PROBLEM TO WORK ON: Rewrite all the data below, changing every "cinder block wall" to "concrete block wall" and leaving everything else as it is. Omit the pictures from your version.

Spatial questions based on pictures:
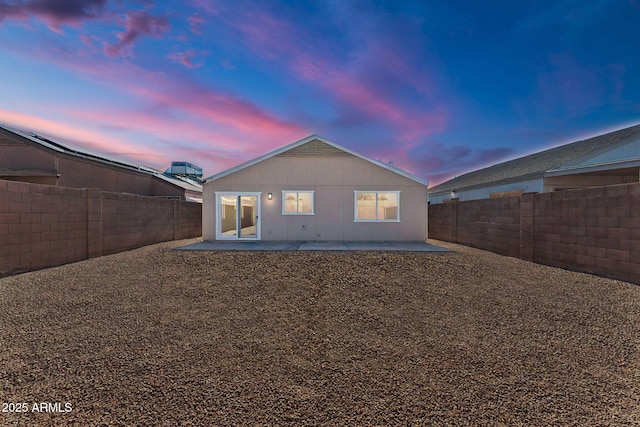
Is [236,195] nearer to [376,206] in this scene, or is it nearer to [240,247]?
[240,247]

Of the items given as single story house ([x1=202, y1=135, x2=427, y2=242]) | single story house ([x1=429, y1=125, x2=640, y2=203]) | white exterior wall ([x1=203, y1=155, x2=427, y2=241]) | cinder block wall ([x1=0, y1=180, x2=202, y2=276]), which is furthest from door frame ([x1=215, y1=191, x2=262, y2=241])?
single story house ([x1=429, y1=125, x2=640, y2=203])

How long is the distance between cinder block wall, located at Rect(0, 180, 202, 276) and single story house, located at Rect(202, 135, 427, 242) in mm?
2616

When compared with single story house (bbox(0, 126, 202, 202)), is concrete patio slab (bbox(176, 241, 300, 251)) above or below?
below

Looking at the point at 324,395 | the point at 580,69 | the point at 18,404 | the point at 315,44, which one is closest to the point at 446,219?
the point at 580,69

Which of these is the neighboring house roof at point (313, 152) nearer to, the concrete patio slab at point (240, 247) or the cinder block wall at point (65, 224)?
the concrete patio slab at point (240, 247)

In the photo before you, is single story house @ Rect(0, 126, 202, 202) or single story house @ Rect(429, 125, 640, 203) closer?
single story house @ Rect(429, 125, 640, 203)

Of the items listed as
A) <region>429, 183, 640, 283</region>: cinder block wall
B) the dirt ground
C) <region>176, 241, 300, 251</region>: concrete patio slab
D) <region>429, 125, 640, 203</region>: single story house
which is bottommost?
the dirt ground

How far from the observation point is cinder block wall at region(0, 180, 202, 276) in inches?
238

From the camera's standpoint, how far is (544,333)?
3729mm

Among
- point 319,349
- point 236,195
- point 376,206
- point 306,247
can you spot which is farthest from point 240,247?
point 319,349

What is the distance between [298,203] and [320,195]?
105 cm

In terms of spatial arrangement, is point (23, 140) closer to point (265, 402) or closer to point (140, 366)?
point (140, 366)

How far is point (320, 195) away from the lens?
458 inches

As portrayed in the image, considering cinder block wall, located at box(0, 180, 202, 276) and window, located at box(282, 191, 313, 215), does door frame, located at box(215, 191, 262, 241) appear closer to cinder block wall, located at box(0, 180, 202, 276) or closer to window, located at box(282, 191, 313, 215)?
window, located at box(282, 191, 313, 215)
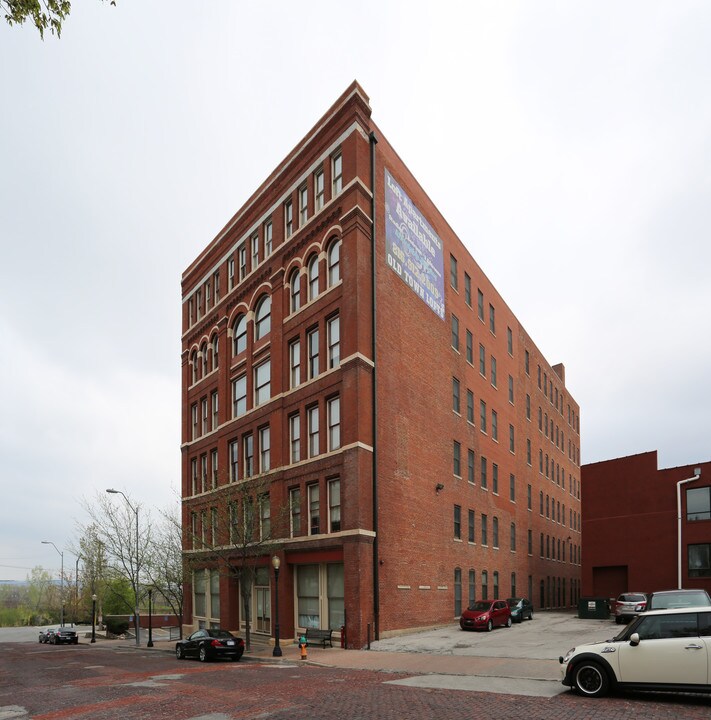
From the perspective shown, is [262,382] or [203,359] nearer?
[262,382]

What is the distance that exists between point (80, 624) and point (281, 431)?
7869 cm

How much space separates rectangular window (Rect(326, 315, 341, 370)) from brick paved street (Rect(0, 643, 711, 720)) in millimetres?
14422

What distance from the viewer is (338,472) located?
3234 centimetres

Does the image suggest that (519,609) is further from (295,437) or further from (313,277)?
(313,277)

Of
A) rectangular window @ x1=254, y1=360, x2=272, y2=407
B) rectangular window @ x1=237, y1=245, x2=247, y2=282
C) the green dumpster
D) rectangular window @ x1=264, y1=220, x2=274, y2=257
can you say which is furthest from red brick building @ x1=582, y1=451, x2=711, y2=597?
rectangular window @ x1=237, y1=245, x2=247, y2=282

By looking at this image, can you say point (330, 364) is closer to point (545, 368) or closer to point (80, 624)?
point (545, 368)

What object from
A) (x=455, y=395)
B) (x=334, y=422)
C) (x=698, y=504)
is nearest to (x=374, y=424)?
(x=334, y=422)

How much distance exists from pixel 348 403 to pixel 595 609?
19.9m

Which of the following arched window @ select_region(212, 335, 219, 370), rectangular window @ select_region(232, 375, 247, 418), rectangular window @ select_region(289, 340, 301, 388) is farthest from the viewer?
arched window @ select_region(212, 335, 219, 370)

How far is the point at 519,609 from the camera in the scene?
4034 cm

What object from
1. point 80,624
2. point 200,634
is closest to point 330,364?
point 200,634

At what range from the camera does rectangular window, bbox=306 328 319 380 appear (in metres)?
35.8

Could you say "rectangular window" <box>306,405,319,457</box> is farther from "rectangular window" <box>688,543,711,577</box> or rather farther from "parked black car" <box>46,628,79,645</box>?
"parked black car" <box>46,628,79,645</box>

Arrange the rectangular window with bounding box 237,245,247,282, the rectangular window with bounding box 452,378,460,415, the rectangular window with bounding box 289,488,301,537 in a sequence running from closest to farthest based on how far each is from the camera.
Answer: the rectangular window with bounding box 289,488,301,537, the rectangular window with bounding box 452,378,460,415, the rectangular window with bounding box 237,245,247,282
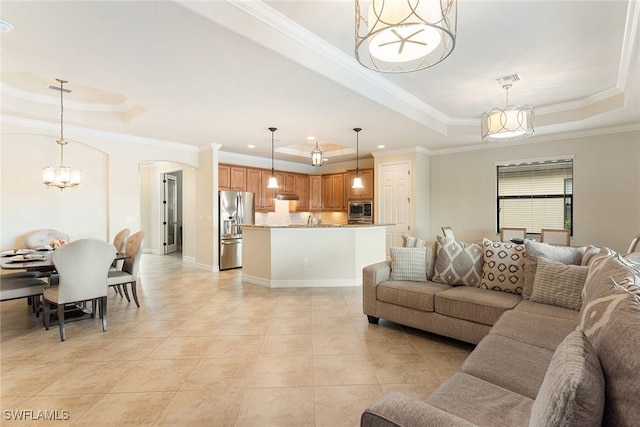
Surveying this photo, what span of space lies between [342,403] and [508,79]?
3900 mm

THE REPLY:
Is [236,195] nearer to [376,206] in this scene, or is it nearer to [240,247]?
[240,247]

Of the items given as single story house ([x1=202, y1=135, x2=427, y2=242]) | single story house ([x1=429, y1=125, x2=640, y2=203]) | white exterior wall ([x1=203, y1=155, x2=427, y2=241]) | concrete block wall ([x1=0, y1=180, x2=202, y2=276]), which is furthest from door frame ([x1=215, y1=191, x2=262, y2=241])?
single story house ([x1=429, y1=125, x2=640, y2=203])

How long is the distance between concrete block wall, located at Rect(0, 180, 202, 276) and single story house, located at Rect(202, 135, 427, 242) in mm?
2616

When compared with single story house (bbox(0, 126, 202, 202)), is concrete patio slab (bbox(176, 241, 300, 251)) above or below?
below

Looking at the point at 324,395 | the point at 580,69 | the point at 18,404 | the point at 315,44, which one is closest to the point at 446,219?
the point at 580,69

Which of these is the neighboring house roof at point (313, 152) nearer to, the concrete patio slab at point (240, 247) or the concrete block wall at point (65, 224)?
the concrete patio slab at point (240, 247)

In the photo before you, is single story house @ Rect(0, 126, 202, 202) or single story house @ Rect(429, 125, 640, 203) closer?
single story house @ Rect(429, 125, 640, 203)

Of the items listed as
A) <region>429, 183, 640, 283</region>: concrete block wall
B) the dirt ground
C) <region>176, 241, 300, 251</region>: concrete patio slab
D) <region>429, 125, 640, 203</region>: single story house
which is bottommost?
the dirt ground

How far from the observation point is concrete block wall at region(0, 180, 202, 276) in inches?
238

From the camera's standpoint, how far is (544,333)?
3729mm

Among
- point 319,349
- point 236,195
- point 376,206
- point 306,247
can you spot which is farthest from point 240,247?
point 319,349

What is the distance between [298,203] and [320,195]?
105 cm

In terms of spatial arrangement, is point (23, 140) closer to point (265, 402) or closer to point (140, 366)?
point (140, 366)

How far is point (320, 195) away from the lens?
458 inches

As portrayed in the image, considering concrete block wall, located at box(0, 180, 202, 276) and window, located at box(282, 191, 313, 215), does door frame, located at box(215, 191, 262, 241) appear closer to concrete block wall, located at box(0, 180, 202, 276) or closer to window, located at box(282, 191, 313, 215)?
window, located at box(282, 191, 313, 215)
From the perspective shown, is [262,382] or [203,359] nearer?
[262,382]

What is the distance that exists between point (80, 624) and point (281, 431)?
7869 cm

How much space separates rectangular window (Rect(326, 315, 341, 370)) from brick paved street (Rect(0, 643, 711, 720)) in millimetres?
14422

What distance from the viewer is (338,472) located?
3234 centimetres

Does the image suggest that (519,609) is further from (295,437) or further from (313,277)?
(313,277)

Of
A) rectangular window @ x1=254, y1=360, x2=272, y2=407
B) rectangular window @ x1=237, y1=245, x2=247, y2=282
C) the green dumpster
D) rectangular window @ x1=264, y1=220, x2=274, y2=257
can you say which is furthest from red brick building @ x1=582, y1=451, x2=711, y2=597?
rectangular window @ x1=237, y1=245, x2=247, y2=282

By looking at this image, can you say point (330, 364) is closer to point (545, 368) or closer to point (80, 624)?
point (545, 368)

What object from
A) (x=455, y=395)
B) (x=334, y=422)
C) (x=698, y=504)
is nearest to (x=374, y=424)?
(x=334, y=422)

How much distance exists from pixel 348 403 to pixel 595 609?
19.9m

Which of the following arched window @ select_region(212, 335, 219, 370), rectangular window @ select_region(232, 375, 247, 418), rectangular window @ select_region(289, 340, 301, 388) is farthest from the viewer?
arched window @ select_region(212, 335, 219, 370)

How far is the point at 519,609 from the camera in the scene?
4034 cm

What object from
1. point 80,624
2. point 200,634
is closest to point 330,364?
point 200,634

At what range from the camera does rectangular window, bbox=306 328 319 380 appear (in metres)?
35.8

Could you say "rectangular window" <box>306,405,319,457</box> is farther from "rectangular window" <box>688,543,711,577</box> or rather farther from "parked black car" <box>46,628,79,645</box>?
"parked black car" <box>46,628,79,645</box>

Arrange the rectangular window with bounding box 237,245,247,282, the rectangular window with bounding box 452,378,460,415, the rectangular window with bounding box 289,488,301,537 in a sequence running from closest to farthest based on how far each is from the camera.
Answer: the rectangular window with bounding box 289,488,301,537, the rectangular window with bounding box 452,378,460,415, the rectangular window with bounding box 237,245,247,282
Surveying this photo, what span of space lies between [342,403] and [508,79]?
3900 mm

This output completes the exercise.